◆ 課題要件
[1] 花押をめぐる最高裁判決の記事によると、最高裁が「花押は押印とは認められない」と判断したのは何年何月何日ですか。
[2] 花押をめぐる最高裁判決の記事から、「専門家としては、公正証書遺言」で始まり「に印を押さなければならない。」で終わる部分を一字一句変えずに引用してください。

◆ 本文抜粋
-- -- --
最高裁 『花押』は自筆証書遺言の「押印」とは認めない判断
かつて戦国武将などが使ってきた『花押(かおう)』が、遺言書の作成に必要な「押印」の代わりになるかどうかが争われた裁判の上告審判決で、平成28年6月3日、最高裁は、「花押は押印とは認められない」として、遺言書は無効とする初めての判断を示しました。
自筆証書遺言について規定する民法第968条は、遺言書には、全文、日付、氏名の自書と押印が必要だと規定しています。そこで、最高裁は『花押』が「書く」もので「印鑑を押す」ものではないことを重視して、『花押』は民法の押印の要件を満たさないと結論づけました。
遺言書の主な作成方法として、自筆証書遺言と公正証書遺言があります。自筆証書遺言で作成した場合、要件が厳格であるため、無効となるケースが見受けられます。
専門家としては、公正証書遺言で作成することをお勧めします。司法書士法人エントラストでは、遺言書の文案作成に関する相談にも応じていますので、ご相談されたい方は電話(096-285-1120)又はホームページのお問い合わせメールフォームより、お問い合わせください。
【参照条文】
(自筆証書遺言)
民法第968条
1 自筆証書によって遺言をするには、遺言者が、その全文、日付及び氏名を自書し、これに印を押さなければならない。
-- -- --
◆ 提供データ
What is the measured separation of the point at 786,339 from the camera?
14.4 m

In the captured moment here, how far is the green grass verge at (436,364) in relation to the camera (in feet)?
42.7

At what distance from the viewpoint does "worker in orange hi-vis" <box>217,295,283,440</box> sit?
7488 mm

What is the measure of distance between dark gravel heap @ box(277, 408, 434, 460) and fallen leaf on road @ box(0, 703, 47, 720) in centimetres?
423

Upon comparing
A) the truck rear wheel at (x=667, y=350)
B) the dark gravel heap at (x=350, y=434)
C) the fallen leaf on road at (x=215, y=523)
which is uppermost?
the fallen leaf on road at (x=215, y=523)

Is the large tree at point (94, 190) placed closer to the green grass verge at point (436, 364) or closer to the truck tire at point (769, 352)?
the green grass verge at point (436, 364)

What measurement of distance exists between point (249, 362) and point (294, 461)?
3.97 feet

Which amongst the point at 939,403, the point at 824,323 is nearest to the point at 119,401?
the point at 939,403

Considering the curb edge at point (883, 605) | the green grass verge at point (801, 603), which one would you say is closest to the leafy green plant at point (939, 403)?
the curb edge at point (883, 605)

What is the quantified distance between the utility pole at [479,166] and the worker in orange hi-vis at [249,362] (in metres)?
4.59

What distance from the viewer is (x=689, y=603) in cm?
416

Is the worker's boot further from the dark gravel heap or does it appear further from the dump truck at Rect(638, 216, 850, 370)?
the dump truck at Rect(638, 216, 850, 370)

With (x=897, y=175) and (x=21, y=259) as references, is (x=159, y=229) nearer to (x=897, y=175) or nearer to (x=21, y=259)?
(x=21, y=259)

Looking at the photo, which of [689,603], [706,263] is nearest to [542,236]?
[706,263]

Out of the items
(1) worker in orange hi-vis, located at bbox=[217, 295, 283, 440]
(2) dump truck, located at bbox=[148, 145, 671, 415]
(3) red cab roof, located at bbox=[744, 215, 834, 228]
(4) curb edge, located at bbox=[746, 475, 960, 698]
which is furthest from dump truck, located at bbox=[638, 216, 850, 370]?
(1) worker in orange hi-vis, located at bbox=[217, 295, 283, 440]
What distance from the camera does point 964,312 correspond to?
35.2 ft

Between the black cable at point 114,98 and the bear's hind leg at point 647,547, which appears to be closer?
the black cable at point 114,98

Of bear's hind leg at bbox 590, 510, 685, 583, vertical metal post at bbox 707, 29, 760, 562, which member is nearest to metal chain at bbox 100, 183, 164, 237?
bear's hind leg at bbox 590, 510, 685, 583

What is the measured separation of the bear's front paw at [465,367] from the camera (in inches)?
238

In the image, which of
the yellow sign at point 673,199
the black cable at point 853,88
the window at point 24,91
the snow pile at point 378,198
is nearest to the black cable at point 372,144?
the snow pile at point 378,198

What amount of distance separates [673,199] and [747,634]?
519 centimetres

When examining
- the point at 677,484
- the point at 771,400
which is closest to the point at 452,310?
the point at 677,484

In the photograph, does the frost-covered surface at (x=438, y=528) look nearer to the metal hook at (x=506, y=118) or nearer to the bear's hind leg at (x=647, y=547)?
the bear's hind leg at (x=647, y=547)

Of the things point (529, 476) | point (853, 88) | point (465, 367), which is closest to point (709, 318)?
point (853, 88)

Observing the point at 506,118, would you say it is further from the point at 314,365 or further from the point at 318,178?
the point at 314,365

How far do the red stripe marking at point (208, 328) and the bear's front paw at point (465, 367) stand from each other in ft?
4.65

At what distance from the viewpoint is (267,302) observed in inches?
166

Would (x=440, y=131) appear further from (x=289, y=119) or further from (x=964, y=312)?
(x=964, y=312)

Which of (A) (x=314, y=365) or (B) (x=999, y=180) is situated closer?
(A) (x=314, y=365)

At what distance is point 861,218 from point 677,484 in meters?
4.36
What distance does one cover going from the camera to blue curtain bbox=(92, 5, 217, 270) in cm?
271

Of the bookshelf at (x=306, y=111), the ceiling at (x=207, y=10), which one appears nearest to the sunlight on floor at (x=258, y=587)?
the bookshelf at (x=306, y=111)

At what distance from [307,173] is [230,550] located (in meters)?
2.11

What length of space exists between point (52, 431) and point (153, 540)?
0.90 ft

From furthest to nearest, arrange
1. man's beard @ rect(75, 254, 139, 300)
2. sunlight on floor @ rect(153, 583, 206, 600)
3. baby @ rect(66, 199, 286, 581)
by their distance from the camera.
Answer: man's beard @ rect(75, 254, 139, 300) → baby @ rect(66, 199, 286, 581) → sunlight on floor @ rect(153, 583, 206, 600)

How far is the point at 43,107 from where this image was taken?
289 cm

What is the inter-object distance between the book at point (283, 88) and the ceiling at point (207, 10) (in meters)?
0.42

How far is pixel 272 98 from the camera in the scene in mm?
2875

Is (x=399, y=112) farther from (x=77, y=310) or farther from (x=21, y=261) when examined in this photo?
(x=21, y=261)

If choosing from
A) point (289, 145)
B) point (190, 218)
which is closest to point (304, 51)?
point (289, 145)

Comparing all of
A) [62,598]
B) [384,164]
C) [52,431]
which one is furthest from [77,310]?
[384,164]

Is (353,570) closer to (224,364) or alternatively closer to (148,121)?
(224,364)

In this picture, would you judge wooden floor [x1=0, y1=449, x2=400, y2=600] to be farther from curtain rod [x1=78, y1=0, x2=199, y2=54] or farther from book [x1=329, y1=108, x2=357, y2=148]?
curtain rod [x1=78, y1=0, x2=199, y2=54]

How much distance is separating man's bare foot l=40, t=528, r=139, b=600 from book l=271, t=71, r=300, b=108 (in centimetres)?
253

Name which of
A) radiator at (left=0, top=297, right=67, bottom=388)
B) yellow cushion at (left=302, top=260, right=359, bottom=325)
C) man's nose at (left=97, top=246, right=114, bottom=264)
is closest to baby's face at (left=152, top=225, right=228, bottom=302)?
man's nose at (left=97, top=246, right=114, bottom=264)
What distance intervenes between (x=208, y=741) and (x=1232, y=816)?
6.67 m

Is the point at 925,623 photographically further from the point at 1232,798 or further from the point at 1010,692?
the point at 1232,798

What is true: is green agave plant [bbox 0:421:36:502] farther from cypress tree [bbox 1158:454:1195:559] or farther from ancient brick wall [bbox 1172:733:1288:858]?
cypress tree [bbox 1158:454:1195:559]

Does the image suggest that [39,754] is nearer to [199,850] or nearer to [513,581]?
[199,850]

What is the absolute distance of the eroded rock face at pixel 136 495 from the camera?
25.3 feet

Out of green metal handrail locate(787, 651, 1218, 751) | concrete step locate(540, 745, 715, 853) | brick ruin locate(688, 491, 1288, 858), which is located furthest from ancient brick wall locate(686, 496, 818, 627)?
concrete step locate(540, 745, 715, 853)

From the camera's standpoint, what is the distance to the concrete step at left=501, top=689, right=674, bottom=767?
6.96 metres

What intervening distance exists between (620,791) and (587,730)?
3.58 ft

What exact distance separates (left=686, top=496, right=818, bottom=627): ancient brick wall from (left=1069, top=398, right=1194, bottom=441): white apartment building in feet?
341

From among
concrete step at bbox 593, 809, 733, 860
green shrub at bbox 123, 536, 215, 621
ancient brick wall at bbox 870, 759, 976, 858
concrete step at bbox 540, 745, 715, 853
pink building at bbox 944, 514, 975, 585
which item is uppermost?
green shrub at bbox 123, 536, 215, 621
-- -- --
◆ 解答一覧
[1] 平成28年6月3日

[2]
専門家としては、公正証書遺言で作成することをお勧めします。司法書士法人エントラストでは、遺言書の文案作成に関する相談にも応じていますので、ご相談されたい方は電話(096-285-1120)又はホームページのお問い合わせメールフォームより、お問い合わせください。
【参照条文】
(自筆証書遺言)
民法第968条
1 自筆証書によって遺言をするには、遺言者が、その全文、日付及び氏名を自書し、これに印を押さなければならない。